British Gas’s appeal against the Employment Tribunal’s decision that holiday pay should include compensation for lost commission has now been heard by the European Court of Justice. Here is how the English Courts responded.
Whether or not commission should be payable as part of holiday pay where the worker is unable to earn it turns on the definition, in English law, of “week’s pay”. European law said that this should include commission payments. UK law said quite the opposite.
The Employment Appeal Tribunal in this case reconciled the difference in favour of the European interpretation, effectively re-writing the Employment Rights Act 1996, and holding that commission payments should be included in statutory holiday pay.

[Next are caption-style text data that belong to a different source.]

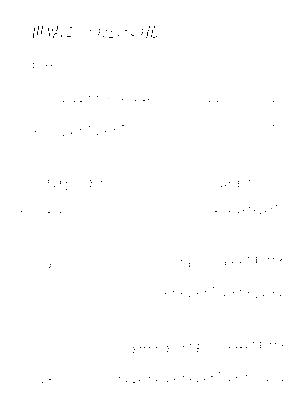 Rm9000001055
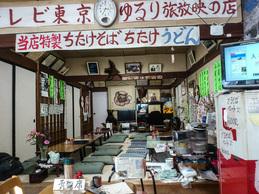 in2_aizuya.jpg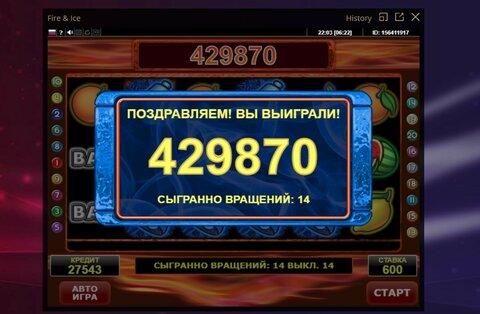 обыгрывания i казино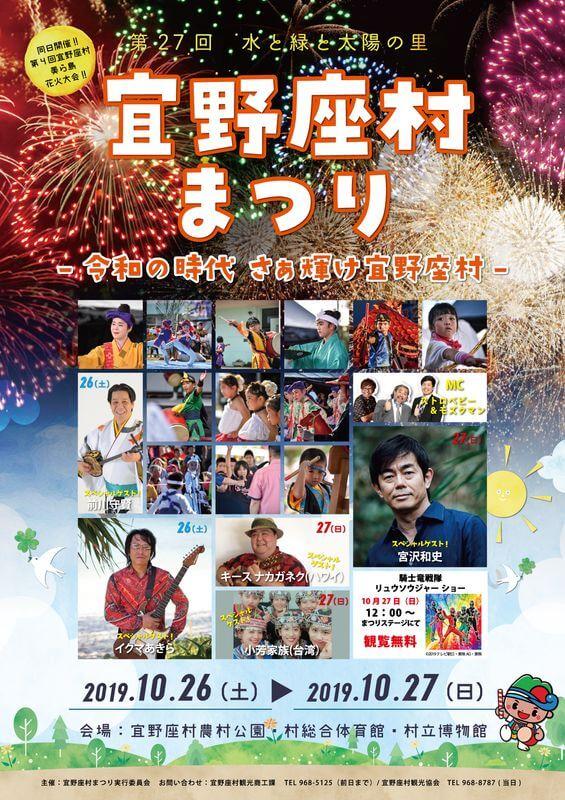 沖繩祭典、活動-宜野座村祭典&宜野座村美麗島煙花大會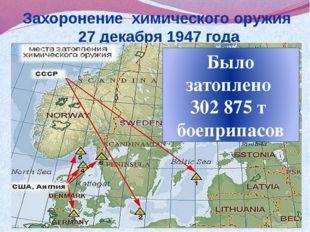 Захоронение химического оружия 27 декабря 1947 года Было затоплено 302 875 т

This approach was supported by the case of Bear Scotland, which took a similar approach to re-writing UK legislation and held that non-guaranteed overtime should be included in holiday pay.
In this case, the EAT followed the Bear Scotland decision, as well as the edict of the ECJ, formally finding for the first time that holiday pay should include commission.
This decision will be appealed to the Court of Appeal, it seems, leaving matters somewhat up in the air still. Apparently there are thousands of cases currently waiting to be heard in the Employment Tribunal on this point.
The principal matter which is left undecided is the method of calculation that should be applied to find out how much commission is owed. Commission payments may be very erratic and varied. As the law currently stands, the averaging period should be a “representative normal period”, but no one yet has certainty as to how long this should be.